Frederick Arundel Rogers (3 January 1876, Sherborne, Dorset, UK – 27 June 1944, London, UK) was an English-born archdeacon in the Anglican Church and an amateur botanist. He extensively collected plants, especially in southern Africa.

==Biography==
His father was William Moyle Rogers (1835–1920), an Anglican clergyman and plant collector. F. A. Rogers was enrolled for three years from 1887 to 1890 at Marlborough College. At the University of Oxford he graduated in 1898 from Keble College with a B.A. in theology and in 1904 with an M.A. After receiving his B.A. in 1898, he received further education at Cuddesdon Theological College and was ordained an Anglican deacon in 1901 and an Anglican priest in 1902. In 1899, upon the outbreak of the Second Boer War, he went to South Africa and became in the British Army an acting lay chaplain, earning a medal and clasp.
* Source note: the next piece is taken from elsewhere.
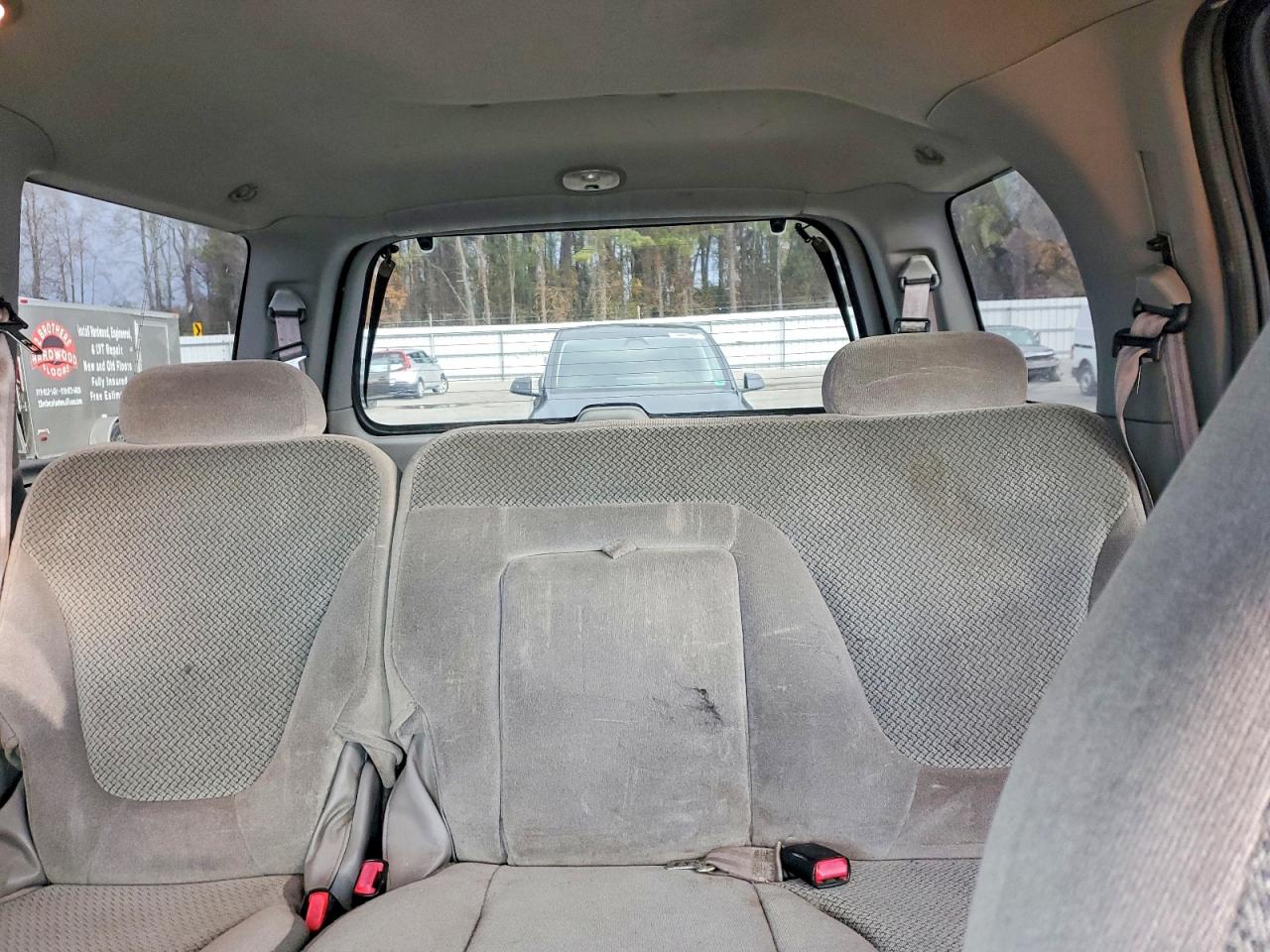 2002 Ford Expedition VIN 1FMRU16W62LA91379 photo 10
During 1899–1900 he collected plants along the Cape Midland railway line. In 1901 he returned to England and was appointed curate of St John the Divine, Kennington.

After several bouts of malarial fever, he returned in 1909 to England for 18 months. From 1911 to 1914 he headed the South African Church Railway Mission and from 1914 to 1915 also had a spell of leave to England.

He collected spermatophytes and pteridophytes wherever he travelled. His brother Charles Gilbert Rogers (1864–1937) and Charles Edward Moss (1870-1930) were his occasional co-collectors. People who collected for F. A. Rogers include Cyril Cecil Harbor (1883-1940) and W. A. H. Harbor (1857-1919) in Botswana, George Thorncroft (1857–1934) in Barberton, Mpumalanga, and Rev. William Smart in Plettenberg Bay and Graaff-Reinet. F. A. Rogers ultimately assembled a collection of over 24,000 specimens, primarily from southern Africa.

F. A. Rogers collected plants not only in southern Africa but also in tropical Africa, Iraq, Syria, Cyprus, England, Scotland, northern Ireland, France, Greece, Switzerland, and Myanmar.

His only botanical publication Provisional List of Flowering Plants and Ferns in Albany and Bathurst (Grahamstown, 1909) concerns the botany of the regions Albany, South Africa and Bathurst, Eastern Cape. The list is based on earlier work by William Henry Harvey and Selmar Schönland.